*** Sunulan Metin

Limanın ötelerinde de hayatın ritmi başka bir hızda seyreder. Kuşaklarca büyür ve kabına sığmaz Karaköy. Mekanlardan müzik sesleri duyulur, insanları hep bir ağızdan konuşur. Aniden başlayıp biten kör sokaklarında, bir zamanların meşhur bankerlerinin adı duyulur. Nereye giderseniz gidin deniz çıkar karşınıza. İşte, o zaman anlarsınız Karaköy’ün, neden edebiyatçıların kalemlerinin ucunda deniz ile birlikte hayat bulduğunu.

Aklımın Bir Köşesindeki Karaköy Klasikleri

01-mabel
Mabel Çikolata | Fotoğraf: Deniz Yılmaz Akman

Mabel Çikolata – Karaköy’ü özlediğimde burnuma mis gibi çikolata kokuları gelir. Eski gümrük binasının karşısında, tam köşebaşındaki Mabel Çikolata, çiklet ambalajları üzerindeki buğday tenli kadın resimleriyle akıllardadır. Bu resme ilham olan kadın, markaya isim aranılırken, toplantı esnasında “Mabel” (sevgili) ismini öneren bir çalışandır. İsim kabul edilir, grafik olarak da bu kadının yüzü kullanılır.

1947’de, Mihail Payotis ve Haralambos Küçük Anastasiadi tarafından kurulmuş Mabel’in Karaköy’deki bu dükkânında, kakaonun en renkli hallerine tanık olur insan. Şemsiye şeklinde, klasik napoliten, piramit, madlen tipi çikolatalar raflardan göz kırparak Gümrük Sokağı’ndan istediğiniz zaman dilimine ışınlar sizi.

******
*** Toplanan Veriler

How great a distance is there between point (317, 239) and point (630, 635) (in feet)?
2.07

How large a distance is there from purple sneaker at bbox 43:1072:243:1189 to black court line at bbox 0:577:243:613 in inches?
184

******

*Görev 1*
Karaköy ve Mabel Çikolata konulu metni iki cümleyle özetleyiniz.
*Görev 2*
Karaköy ve Mabel Çikolata konulu metne göre Mabel Çikolata hangi yılda kurulmuştur?
*Görev 3*
Karaköy ve Mabel Çikolata konulu metni kaldığı yerden sürdürünüz.

*Yazılı Yanıt 1*
Karaköy, limanın ötesinde hayatın başka bir hızda aktığı, mekânlarından müzik seslerinin yükseldiği ve nereye gidilirse gidilsin denizin karşınıza çıktığı bir semttir. Semtte, eski gümrük binasının karşısındaki Mabel Çikolata 1947'de Mihail Payotis ve Haralambos Küçük Anastasiadi tarafından kurulmuştur; markaya "sevgili" anlamındaki adı öneren çalışanın yüzü de ambalajlarda kullanılmıştır.

*Yazılı Yanıt 2*
Mabel Çikolata 1947'de kurulmuştur.

*Yazılı Yanıt 3*
Ece Ajanda – Kemankeş’le yıllarca özdeşleşen markalardan bir diğeri de Afitap ve Ece ajandasıdır. Dükkân artık orada değilse de ajanda çeşitli kırtasiye ve kitapçılarda satılmaya devam ediyor.

Ajandanın tarihi, 1890’ların Babıali’sine dayanır. Hacı Kasım Bey’in kurduğu Afitap Kırtasiye Babıali’de açılır. Kasım Bey’in kızı ile evlenen Mehmet Sadık Kağıtçı tarafından da devam ettirilir. Dönemin en sükseli kırtasiye malzemeleri satılan bu dükkân, yıllar içinde yazarların da sevdiği bir marka haline gelir. 1930’larda üretilen ajanda ve muhtıralarsa Ece adıyla çıkmaya başlar.

Ece ajandasının isim hikâyesi – Mehmet Sadık Kağıtçı’nın oğlu Ahmet Kağıtçı, pilot olmak için yurt dışına eğitime gider ve oradayken Ece isminde bir kıza aşık olur. Fakat bu aşkı aile tarafından onaylanmayınca, kendini yollara vurur ve kendisinden bir daha da haber alınamaz. Hatta kendini öldürdüğü bile düşünülür. Bu olay sonrasında ajandaların adı Ece olarak değiştirilir. Yani Ece, imkânsız bir aşkın izlerini taşır, altın yaldızlı o logosunun üzerinde.

Karaköy Güllüoğlu – 1843’ten beri üretim yapan ve Kemankeş’ten geçerken ağızları sulandıran bir lezzet durağı Güllüoğlu. Geçtiğimiz yıllarda vegan ve glutensiz seçeneklerini de ürün yelpazesine katan marka, adını Gaziantepli Güllü Çelebi’den alır. 1949’da Karaköy’de açılan bu şubesiyle, Gaziantep dışına çıkmış olan ilk baklavacı olarak anılır. O zamanlar İstanbullular baklava nedir bilmediğinden, müşteriyi dükkâna çekmek adına bir süre bedava baklava bile dağıtılır. 5 kuşaktan beri babadan oğula devam eden Karaköy Güllüoğlu’nun tek şubesi Kemankeş’te bulunuyor.

02-37
Karaköy Gümrük | Fotoğraf: Deniz Yılmaz Akman

Karaköy Gümrük ve Galata Salon – Bu iki mekan hem ferah iç tasarımları, hem de kafe-restoran denildiğinde ürün ve hizmet kalitesiyle Karaköy civarında akla gelen ilk seçenekler arasında olmasıyla “günümüzün klasik olmaya aday” mekanları arasına girmeyi hak ediyor.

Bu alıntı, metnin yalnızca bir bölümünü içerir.